Navigating the failed promises of managed email platforms

Email. Sigh. Where to begin?

Forget it. I'll spare the diatribe. Everyone's experiences with email is pretty consistent...it sucks.

I've fell for the bait a few times. Almost 20 years ago it was Google swooping in with a solution to the mess that Hotmail, Yahoo, AOL and others had created. Gmail was fast, easy and best of all, it filtered out all the shit.

Fast-forward several years, and Gmail became the same bloated, spam littered email services that it had replaced. The difference was that you didn't get the spam in your inbox, the spam surrounded the rest of your life on the internet because of the data Google collects.

I'm not an anti-ads. I'm not anti-data-collection. I think these are genuinely useful pillars of the internet when there is alignment. The problem with Gmail has always been that the data Google learns about me via my email doesn't make my internet life better. It just makes it more annoying.

I tried iCloud email for a hot second. The spam filtering was hot garbage.

In 2019, Jason Fried & David Heinemeier Hansson of 37Signals & Basecamp began a crusade against the state of email and the direction it was going. They teased that they were going to fix email. I was intrigued. Months later they launch Hey.com with the promise of fixing email.

It has tracking blockers, an out of the box triage system, and interesting ideas on how to prioritize the way you consume email. It was also an email host & client rolled in one, but without all the bullshit of previous services

I signed up immediately.

Hey, like it's founders, is incredibly opinionated. I appreciate that about good products. Hey is truly a good product, for some people. The only problem I had was the opinions broke 25 years of email muscle memory.

Dear Hey, it's not you, it's me. I'm just not a good fit for the product, but I truly applaud the effort. So, I cancelled my subscription

I'll never fall for the fully managed email service promise again. One way or another, the convenience they offer creates too many tradeoffs that aren't worth it for me.

Email should be simple. I just need something that I can point my jtrem.com address at to send & receive email. I want to use it on a mac & iPhone, and be able to access via web when necessary. It needs to be fast & reliable. I need to be able to organize it for some fairly simple workflows I have. It needs to be secure. It sounds simple, right?

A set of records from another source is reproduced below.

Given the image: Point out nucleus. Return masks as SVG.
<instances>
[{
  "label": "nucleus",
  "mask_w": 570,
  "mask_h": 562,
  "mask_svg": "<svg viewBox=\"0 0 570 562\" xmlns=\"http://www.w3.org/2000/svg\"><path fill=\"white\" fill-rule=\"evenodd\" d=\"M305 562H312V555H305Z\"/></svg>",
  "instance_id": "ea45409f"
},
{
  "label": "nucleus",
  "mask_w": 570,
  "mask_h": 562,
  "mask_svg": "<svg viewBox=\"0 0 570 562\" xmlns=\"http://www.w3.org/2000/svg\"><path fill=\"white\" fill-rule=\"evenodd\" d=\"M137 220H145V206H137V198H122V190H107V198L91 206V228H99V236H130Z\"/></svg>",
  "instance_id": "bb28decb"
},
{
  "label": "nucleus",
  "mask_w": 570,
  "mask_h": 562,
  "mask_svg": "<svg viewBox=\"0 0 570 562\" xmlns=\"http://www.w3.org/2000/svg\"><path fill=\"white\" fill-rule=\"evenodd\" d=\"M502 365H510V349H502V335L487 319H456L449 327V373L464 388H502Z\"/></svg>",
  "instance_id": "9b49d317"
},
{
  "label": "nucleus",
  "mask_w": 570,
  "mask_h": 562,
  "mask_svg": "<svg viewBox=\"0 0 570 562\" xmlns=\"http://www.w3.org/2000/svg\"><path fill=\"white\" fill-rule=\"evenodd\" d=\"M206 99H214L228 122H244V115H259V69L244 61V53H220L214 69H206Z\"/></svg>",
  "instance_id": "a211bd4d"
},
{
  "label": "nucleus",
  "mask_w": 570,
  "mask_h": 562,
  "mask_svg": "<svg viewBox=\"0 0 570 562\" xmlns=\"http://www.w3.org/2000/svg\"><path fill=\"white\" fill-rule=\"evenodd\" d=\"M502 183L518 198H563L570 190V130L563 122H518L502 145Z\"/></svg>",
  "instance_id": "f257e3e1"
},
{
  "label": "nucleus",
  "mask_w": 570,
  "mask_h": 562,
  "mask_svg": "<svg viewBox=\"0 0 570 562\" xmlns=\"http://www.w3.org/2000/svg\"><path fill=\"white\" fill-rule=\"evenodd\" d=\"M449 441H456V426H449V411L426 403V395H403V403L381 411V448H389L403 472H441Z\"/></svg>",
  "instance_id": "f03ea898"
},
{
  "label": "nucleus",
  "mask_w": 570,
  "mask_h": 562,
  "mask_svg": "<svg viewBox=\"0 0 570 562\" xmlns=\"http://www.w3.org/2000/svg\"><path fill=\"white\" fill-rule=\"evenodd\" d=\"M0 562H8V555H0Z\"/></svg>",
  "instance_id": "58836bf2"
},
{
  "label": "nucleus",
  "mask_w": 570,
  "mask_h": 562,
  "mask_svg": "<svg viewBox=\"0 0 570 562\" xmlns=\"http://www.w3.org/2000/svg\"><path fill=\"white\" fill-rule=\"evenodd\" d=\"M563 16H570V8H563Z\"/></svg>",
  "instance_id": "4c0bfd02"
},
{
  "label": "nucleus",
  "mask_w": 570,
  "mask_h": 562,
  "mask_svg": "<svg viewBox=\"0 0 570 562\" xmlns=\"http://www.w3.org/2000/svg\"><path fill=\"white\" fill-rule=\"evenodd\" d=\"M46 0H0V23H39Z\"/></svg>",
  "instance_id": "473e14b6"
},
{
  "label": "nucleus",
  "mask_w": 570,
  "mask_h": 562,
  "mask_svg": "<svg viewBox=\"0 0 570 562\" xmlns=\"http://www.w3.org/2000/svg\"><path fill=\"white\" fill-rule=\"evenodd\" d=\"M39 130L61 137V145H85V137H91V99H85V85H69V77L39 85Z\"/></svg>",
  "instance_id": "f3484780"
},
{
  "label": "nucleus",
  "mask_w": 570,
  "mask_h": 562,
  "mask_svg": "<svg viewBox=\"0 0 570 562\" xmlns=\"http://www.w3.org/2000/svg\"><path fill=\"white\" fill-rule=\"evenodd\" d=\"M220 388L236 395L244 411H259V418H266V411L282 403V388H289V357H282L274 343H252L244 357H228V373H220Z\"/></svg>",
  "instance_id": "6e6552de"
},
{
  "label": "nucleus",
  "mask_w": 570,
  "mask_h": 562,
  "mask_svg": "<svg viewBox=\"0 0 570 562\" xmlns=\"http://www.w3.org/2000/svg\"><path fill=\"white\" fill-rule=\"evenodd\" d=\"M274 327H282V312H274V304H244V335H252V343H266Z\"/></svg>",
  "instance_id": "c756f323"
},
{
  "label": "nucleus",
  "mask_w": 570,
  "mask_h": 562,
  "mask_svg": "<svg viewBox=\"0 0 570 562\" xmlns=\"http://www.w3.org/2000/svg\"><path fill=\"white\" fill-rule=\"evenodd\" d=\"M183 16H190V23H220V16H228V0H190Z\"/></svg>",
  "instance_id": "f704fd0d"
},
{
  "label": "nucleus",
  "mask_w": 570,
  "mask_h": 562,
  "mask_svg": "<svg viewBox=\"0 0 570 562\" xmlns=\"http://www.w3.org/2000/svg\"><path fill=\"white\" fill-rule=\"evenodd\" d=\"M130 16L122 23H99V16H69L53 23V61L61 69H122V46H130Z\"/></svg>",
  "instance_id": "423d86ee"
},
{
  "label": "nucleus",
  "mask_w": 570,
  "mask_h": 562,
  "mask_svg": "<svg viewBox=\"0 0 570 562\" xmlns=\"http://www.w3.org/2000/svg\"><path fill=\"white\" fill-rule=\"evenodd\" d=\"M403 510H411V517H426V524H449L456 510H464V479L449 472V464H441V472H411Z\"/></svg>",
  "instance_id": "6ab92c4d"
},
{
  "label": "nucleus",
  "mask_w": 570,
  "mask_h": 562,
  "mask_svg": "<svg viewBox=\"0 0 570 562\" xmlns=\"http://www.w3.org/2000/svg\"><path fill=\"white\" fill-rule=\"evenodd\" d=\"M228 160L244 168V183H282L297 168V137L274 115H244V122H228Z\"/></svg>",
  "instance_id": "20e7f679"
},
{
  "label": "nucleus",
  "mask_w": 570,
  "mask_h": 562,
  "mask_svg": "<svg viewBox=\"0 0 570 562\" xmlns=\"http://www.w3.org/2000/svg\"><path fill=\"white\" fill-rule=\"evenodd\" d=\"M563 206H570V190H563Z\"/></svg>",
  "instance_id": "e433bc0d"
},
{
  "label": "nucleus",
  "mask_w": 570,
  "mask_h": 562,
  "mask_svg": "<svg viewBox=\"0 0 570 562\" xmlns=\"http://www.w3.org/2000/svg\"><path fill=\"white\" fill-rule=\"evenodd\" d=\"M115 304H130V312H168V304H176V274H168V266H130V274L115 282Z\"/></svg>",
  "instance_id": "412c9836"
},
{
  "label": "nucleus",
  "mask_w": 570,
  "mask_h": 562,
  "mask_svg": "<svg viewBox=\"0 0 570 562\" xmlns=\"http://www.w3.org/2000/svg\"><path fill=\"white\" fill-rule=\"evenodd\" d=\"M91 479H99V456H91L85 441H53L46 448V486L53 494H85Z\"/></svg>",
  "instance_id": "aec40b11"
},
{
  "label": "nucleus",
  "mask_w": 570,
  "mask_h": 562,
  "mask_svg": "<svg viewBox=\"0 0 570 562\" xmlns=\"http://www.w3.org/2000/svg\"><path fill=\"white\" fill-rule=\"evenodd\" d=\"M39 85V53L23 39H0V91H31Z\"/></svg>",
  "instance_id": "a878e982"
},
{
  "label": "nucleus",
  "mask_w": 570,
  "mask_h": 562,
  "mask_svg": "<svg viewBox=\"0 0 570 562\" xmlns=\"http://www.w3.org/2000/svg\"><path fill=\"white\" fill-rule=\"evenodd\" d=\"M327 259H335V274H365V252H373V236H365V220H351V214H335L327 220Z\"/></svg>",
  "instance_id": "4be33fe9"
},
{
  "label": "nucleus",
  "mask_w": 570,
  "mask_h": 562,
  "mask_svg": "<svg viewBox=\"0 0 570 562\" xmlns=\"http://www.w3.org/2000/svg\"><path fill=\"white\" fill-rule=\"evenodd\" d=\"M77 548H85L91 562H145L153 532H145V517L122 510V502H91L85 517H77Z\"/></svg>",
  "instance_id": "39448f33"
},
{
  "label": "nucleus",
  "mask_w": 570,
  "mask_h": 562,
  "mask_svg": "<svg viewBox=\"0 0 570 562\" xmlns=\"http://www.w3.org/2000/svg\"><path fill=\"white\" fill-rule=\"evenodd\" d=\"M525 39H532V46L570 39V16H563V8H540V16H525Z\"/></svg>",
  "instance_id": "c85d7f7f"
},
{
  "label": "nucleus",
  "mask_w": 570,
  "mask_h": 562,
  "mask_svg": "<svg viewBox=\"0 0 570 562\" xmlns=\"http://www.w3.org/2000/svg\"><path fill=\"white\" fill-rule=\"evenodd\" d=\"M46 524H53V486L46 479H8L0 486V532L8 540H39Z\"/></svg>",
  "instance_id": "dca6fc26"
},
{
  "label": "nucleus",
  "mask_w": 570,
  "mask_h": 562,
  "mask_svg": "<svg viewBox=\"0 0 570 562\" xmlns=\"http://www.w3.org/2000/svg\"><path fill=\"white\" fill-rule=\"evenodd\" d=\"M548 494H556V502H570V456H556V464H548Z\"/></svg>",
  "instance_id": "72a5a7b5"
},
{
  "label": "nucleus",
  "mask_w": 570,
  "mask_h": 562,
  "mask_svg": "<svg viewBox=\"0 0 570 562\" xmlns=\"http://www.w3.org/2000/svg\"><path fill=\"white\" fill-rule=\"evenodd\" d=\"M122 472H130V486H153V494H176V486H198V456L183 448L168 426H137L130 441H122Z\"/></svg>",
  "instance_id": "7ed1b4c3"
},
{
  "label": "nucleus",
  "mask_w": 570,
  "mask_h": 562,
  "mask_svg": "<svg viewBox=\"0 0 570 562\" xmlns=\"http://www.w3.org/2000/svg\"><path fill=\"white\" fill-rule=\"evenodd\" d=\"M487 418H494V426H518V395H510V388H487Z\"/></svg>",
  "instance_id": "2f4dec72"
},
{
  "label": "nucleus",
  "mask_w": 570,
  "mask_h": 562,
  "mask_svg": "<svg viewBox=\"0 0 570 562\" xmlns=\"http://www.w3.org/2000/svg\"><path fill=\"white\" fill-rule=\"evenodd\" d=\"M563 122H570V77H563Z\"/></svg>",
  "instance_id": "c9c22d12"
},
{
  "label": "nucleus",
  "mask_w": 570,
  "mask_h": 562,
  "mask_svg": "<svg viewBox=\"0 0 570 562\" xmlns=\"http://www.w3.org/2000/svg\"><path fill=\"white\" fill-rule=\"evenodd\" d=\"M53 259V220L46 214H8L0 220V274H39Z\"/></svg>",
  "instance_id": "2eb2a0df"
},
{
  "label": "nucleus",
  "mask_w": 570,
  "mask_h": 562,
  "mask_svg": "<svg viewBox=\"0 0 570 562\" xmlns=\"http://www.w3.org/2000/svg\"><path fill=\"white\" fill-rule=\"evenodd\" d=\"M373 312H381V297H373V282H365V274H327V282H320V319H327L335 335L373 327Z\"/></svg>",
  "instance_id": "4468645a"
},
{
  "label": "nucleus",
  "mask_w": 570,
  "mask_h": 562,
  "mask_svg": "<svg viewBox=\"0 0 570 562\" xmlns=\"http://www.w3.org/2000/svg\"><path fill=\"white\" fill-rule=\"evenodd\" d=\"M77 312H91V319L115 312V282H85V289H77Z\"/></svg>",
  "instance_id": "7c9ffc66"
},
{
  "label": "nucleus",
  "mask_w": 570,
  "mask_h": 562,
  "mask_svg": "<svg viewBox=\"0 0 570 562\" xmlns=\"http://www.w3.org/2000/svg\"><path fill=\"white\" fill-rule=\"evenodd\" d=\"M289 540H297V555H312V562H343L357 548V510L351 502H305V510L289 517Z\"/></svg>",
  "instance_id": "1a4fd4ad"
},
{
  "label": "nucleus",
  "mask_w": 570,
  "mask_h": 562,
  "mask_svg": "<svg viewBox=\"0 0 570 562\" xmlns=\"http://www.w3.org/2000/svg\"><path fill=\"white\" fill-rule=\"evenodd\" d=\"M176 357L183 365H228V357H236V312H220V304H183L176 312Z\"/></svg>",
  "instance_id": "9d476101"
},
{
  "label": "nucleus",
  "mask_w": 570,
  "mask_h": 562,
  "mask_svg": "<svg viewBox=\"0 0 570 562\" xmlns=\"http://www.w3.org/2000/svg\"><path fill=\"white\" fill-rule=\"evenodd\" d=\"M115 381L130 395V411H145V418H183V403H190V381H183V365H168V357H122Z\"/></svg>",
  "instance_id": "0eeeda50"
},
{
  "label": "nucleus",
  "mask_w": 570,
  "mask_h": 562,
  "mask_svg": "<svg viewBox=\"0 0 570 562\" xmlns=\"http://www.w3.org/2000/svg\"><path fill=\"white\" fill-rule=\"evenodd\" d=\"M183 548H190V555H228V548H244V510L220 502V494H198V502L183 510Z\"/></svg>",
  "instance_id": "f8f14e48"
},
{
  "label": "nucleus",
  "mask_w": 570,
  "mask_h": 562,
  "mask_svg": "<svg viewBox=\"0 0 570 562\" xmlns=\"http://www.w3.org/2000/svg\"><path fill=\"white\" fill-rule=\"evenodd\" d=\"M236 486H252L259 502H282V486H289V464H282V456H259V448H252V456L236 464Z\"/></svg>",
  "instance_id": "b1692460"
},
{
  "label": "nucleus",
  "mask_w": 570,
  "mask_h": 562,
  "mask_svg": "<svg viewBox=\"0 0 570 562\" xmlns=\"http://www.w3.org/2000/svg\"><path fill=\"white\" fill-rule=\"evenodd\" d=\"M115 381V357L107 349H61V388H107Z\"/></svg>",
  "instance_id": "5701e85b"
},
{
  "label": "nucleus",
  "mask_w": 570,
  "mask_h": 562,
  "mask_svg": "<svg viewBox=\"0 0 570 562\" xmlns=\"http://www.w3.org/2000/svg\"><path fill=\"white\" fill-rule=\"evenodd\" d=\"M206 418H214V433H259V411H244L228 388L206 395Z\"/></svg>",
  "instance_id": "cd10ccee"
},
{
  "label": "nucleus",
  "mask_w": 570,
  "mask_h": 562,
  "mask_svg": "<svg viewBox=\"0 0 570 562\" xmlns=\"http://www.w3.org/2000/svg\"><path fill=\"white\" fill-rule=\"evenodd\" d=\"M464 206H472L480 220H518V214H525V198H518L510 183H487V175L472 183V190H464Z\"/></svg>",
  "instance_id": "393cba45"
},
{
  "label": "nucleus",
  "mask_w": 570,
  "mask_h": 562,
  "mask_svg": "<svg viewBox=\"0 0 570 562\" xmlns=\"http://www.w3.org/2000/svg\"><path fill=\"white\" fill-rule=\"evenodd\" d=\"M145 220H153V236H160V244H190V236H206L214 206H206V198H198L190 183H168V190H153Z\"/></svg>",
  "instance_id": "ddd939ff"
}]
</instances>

Fastmail.com has all of the familiar features & workflows I need, without all the cruft. I can point my domain at it to send & receive email. I have it connected to my mac & iPhone email clients via IMAP. It's fast & reliable. I use labels, masked email aliases & rules to organize.

As a bonus, it also has a simple calendar & contacts system baked in. Best of all, Fastmail embraces openness through common protocols, including the modern JMAP protocolthat they are helping to pioneer.

I moved over to it about a year ago, and I've quite honestly embraced email again for the first time in years.